▶ SOURCE EXTRACT:

Thursday, May 31, 2007

I don't remember Ernie Pyle doing this...

The New York Times today has an article in which the reporter more or less argues that pictures of the wounded and killed are necessary to accurately report on war.

Funny, I've got a copy of Brave Men on my bookshelf, and it doesn't seem like Pyle needed pictures of corpses to get his point across. Can it really be true that those working for the Gray Lady forget the journalistic achievements of the past so quickly?

Here's the difference

....between "comprehensive" and "abstinence based" sex education. Although advocates would tell you that it simply teaches children about contraceptives in addition to the basics about sex, that's not exactly the case. You can end your child's innocence very quickly by exposing them to "compehensive" (= morals free) sex education.

You can also end up leading them into situations that will harm your children's relationship with God--don't forget for a minute that He chose marriage to be one of the pictures He uses to describe His love for us.

▶ GOAL A: In the blog post, what book does the writer say is on the bookshelf?
▶ GOAL B: Rewrite the passage of the blog post that begins at the words "I don't remember" and stops after "past so quickly?", substituting "desk" for "bookshelf".

▶ GIVEN INFORMATION:

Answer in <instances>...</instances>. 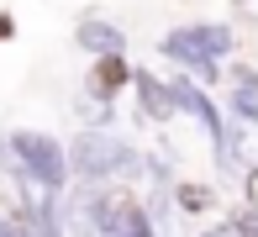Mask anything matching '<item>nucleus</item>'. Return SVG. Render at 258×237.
I'll return each mask as SVG.
<instances>
[{
    "mask_svg": "<svg viewBox=\"0 0 258 237\" xmlns=\"http://www.w3.org/2000/svg\"><path fill=\"white\" fill-rule=\"evenodd\" d=\"M158 53L169 58V64L201 74V79H216L221 64H227V53H232V27L227 21H184V27H174L169 37L158 42Z\"/></svg>",
    "mask_w": 258,
    "mask_h": 237,
    "instance_id": "1",
    "label": "nucleus"
},
{
    "mask_svg": "<svg viewBox=\"0 0 258 237\" xmlns=\"http://www.w3.org/2000/svg\"><path fill=\"white\" fill-rule=\"evenodd\" d=\"M63 158H69V174H79L85 185H111V180H126V174H137V153L126 148L121 137L100 132V127L79 132V137L63 148Z\"/></svg>",
    "mask_w": 258,
    "mask_h": 237,
    "instance_id": "2",
    "label": "nucleus"
},
{
    "mask_svg": "<svg viewBox=\"0 0 258 237\" xmlns=\"http://www.w3.org/2000/svg\"><path fill=\"white\" fill-rule=\"evenodd\" d=\"M6 153H11V163H16V174L32 190H42V195H58V190L69 185V158H63V148H58L53 137H42V132H11Z\"/></svg>",
    "mask_w": 258,
    "mask_h": 237,
    "instance_id": "3",
    "label": "nucleus"
},
{
    "mask_svg": "<svg viewBox=\"0 0 258 237\" xmlns=\"http://www.w3.org/2000/svg\"><path fill=\"white\" fill-rule=\"evenodd\" d=\"M74 42L85 47L95 64H105V58H121L126 53V32L116 27V21H105V16H85L74 27Z\"/></svg>",
    "mask_w": 258,
    "mask_h": 237,
    "instance_id": "4",
    "label": "nucleus"
},
{
    "mask_svg": "<svg viewBox=\"0 0 258 237\" xmlns=\"http://www.w3.org/2000/svg\"><path fill=\"white\" fill-rule=\"evenodd\" d=\"M169 100H174V111H190L216 142L227 137V132H221V111H216V100H211V95H201L190 79H169Z\"/></svg>",
    "mask_w": 258,
    "mask_h": 237,
    "instance_id": "5",
    "label": "nucleus"
},
{
    "mask_svg": "<svg viewBox=\"0 0 258 237\" xmlns=\"http://www.w3.org/2000/svg\"><path fill=\"white\" fill-rule=\"evenodd\" d=\"M132 85H137V100H143V111L148 116H174V100H169V85H163V79H153L148 74V69H132Z\"/></svg>",
    "mask_w": 258,
    "mask_h": 237,
    "instance_id": "6",
    "label": "nucleus"
},
{
    "mask_svg": "<svg viewBox=\"0 0 258 237\" xmlns=\"http://www.w3.org/2000/svg\"><path fill=\"white\" fill-rule=\"evenodd\" d=\"M232 111L242 122H258V74L253 69H237V85H232Z\"/></svg>",
    "mask_w": 258,
    "mask_h": 237,
    "instance_id": "7",
    "label": "nucleus"
},
{
    "mask_svg": "<svg viewBox=\"0 0 258 237\" xmlns=\"http://www.w3.org/2000/svg\"><path fill=\"white\" fill-rule=\"evenodd\" d=\"M0 237H27V216H21V211H6V216H0Z\"/></svg>",
    "mask_w": 258,
    "mask_h": 237,
    "instance_id": "8",
    "label": "nucleus"
},
{
    "mask_svg": "<svg viewBox=\"0 0 258 237\" xmlns=\"http://www.w3.org/2000/svg\"><path fill=\"white\" fill-rule=\"evenodd\" d=\"M232 232H237V237H258V206H248V211H242V216L232 221Z\"/></svg>",
    "mask_w": 258,
    "mask_h": 237,
    "instance_id": "9",
    "label": "nucleus"
},
{
    "mask_svg": "<svg viewBox=\"0 0 258 237\" xmlns=\"http://www.w3.org/2000/svg\"><path fill=\"white\" fill-rule=\"evenodd\" d=\"M179 200H184V206H206L211 195H206V190H179Z\"/></svg>",
    "mask_w": 258,
    "mask_h": 237,
    "instance_id": "10",
    "label": "nucleus"
},
{
    "mask_svg": "<svg viewBox=\"0 0 258 237\" xmlns=\"http://www.w3.org/2000/svg\"><path fill=\"white\" fill-rule=\"evenodd\" d=\"M201 237H237V232H232V221H221V227H211V232H201Z\"/></svg>",
    "mask_w": 258,
    "mask_h": 237,
    "instance_id": "11",
    "label": "nucleus"
}]
</instances>
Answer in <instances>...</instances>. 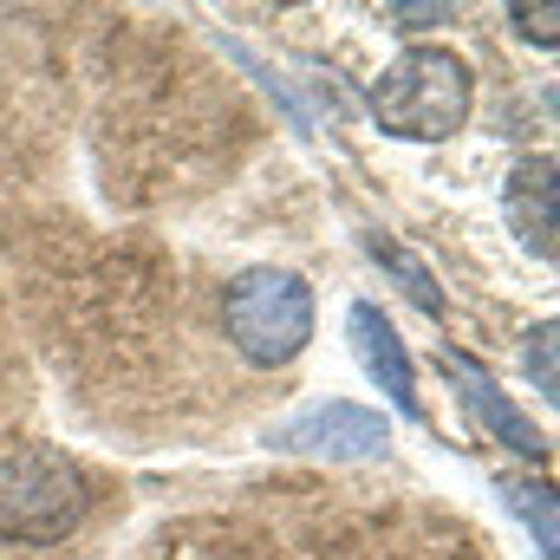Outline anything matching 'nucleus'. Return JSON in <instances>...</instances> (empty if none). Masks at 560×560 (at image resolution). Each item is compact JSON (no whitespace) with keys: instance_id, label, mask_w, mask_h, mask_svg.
Instances as JSON below:
<instances>
[{"instance_id":"1","label":"nucleus","mask_w":560,"mask_h":560,"mask_svg":"<svg viewBox=\"0 0 560 560\" xmlns=\"http://www.w3.org/2000/svg\"><path fill=\"white\" fill-rule=\"evenodd\" d=\"M469 98H476V79H469V66H463L450 46H411V52H398V59L378 72V85H372V118H378V131H392V138L443 143V138L463 131Z\"/></svg>"},{"instance_id":"2","label":"nucleus","mask_w":560,"mask_h":560,"mask_svg":"<svg viewBox=\"0 0 560 560\" xmlns=\"http://www.w3.org/2000/svg\"><path fill=\"white\" fill-rule=\"evenodd\" d=\"M85 509H92V482L66 450L26 443V450L0 456V541L52 548L85 522Z\"/></svg>"},{"instance_id":"3","label":"nucleus","mask_w":560,"mask_h":560,"mask_svg":"<svg viewBox=\"0 0 560 560\" xmlns=\"http://www.w3.org/2000/svg\"><path fill=\"white\" fill-rule=\"evenodd\" d=\"M222 332L261 372L293 365L306 352V339H313V287L293 268H248V275H235L229 293H222Z\"/></svg>"},{"instance_id":"4","label":"nucleus","mask_w":560,"mask_h":560,"mask_svg":"<svg viewBox=\"0 0 560 560\" xmlns=\"http://www.w3.org/2000/svg\"><path fill=\"white\" fill-rule=\"evenodd\" d=\"M275 443H280V450H306V456L352 463V456H372V450H385V418H378V411H365V405H346V398H332V405H313V411H300V418L287 423Z\"/></svg>"},{"instance_id":"5","label":"nucleus","mask_w":560,"mask_h":560,"mask_svg":"<svg viewBox=\"0 0 560 560\" xmlns=\"http://www.w3.org/2000/svg\"><path fill=\"white\" fill-rule=\"evenodd\" d=\"M346 332H352V352H359V365L372 372V385L398 405V418H423L418 405V372H411V359H405V339H398V326L372 306V300H359L352 313H346Z\"/></svg>"},{"instance_id":"6","label":"nucleus","mask_w":560,"mask_h":560,"mask_svg":"<svg viewBox=\"0 0 560 560\" xmlns=\"http://www.w3.org/2000/svg\"><path fill=\"white\" fill-rule=\"evenodd\" d=\"M443 378L463 392V405H469V418L482 423L502 450H515V456H528V463H548V436L535 430V423L522 418L509 398H502V385L489 378V372H476L463 352H443Z\"/></svg>"},{"instance_id":"7","label":"nucleus","mask_w":560,"mask_h":560,"mask_svg":"<svg viewBox=\"0 0 560 560\" xmlns=\"http://www.w3.org/2000/svg\"><path fill=\"white\" fill-rule=\"evenodd\" d=\"M502 209H509V229L541 261H555V156H522L502 183Z\"/></svg>"},{"instance_id":"8","label":"nucleus","mask_w":560,"mask_h":560,"mask_svg":"<svg viewBox=\"0 0 560 560\" xmlns=\"http://www.w3.org/2000/svg\"><path fill=\"white\" fill-rule=\"evenodd\" d=\"M372 261H378V268H392V275H398V287H405V293L418 300V306L430 313V319L443 313V287H436V275L423 268V261L411 255V248H398V242H385V235H372Z\"/></svg>"},{"instance_id":"9","label":"nucleus","mask_w":560,"mask_h":560,"mask_svg":"<svg viewBox=\"0 0 560 560\" xmlns=\"http://www.w3.org/2000/svg\"><path fill=\"white\" fill-rule=\"evenodd\" d=\"M502 495H509V509L535 528L541 560H555V489H548V482H528V476H509V482H502Z\"/></svg>"},{"instance_id":"10","label":"nucleus","mask_w":560,"mask_h":560,"mask_svg":"<svg viewBox=\"0 0 560 560\" xmlns=\"http://www.w3.org/2000/svg\"><path fill=\"white\" fill-rule=\"evenodd\" d=\"M528 372H541V392L555 398V319L535 332V346H528Z\"/></svg>"},{"instance_id":"11","label":"nucleus","mask_w":560,"mask_h":560,"mask_svg":"<svg viewBox=\"0 0 560 560\" xmlns=\"http://www.w3.org/2000/svg\"><path fill=\"white\" fill-rule=\"evenodd\" d=\"M515 26L541 46H555V7H515Z\"/></svg>"}]
</instances>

▶ WRITTEN SOLUTION A: Brave Men.

▶ WRITTEN SOLUTION B:
I don't remember Ernie Pyle doing this...

The New York Times today has an article in which the reporter more or less argues that pictures of the wounded and killed are necessary to accurately report on war.

Funny, I've got a copy of Brave Men on my desk, and it doesn't seem like Pyle needed pictures of corpses to get his point across. Can it really be true that those working for the Gray Lady forget the journalistic achievements of the past so quickly?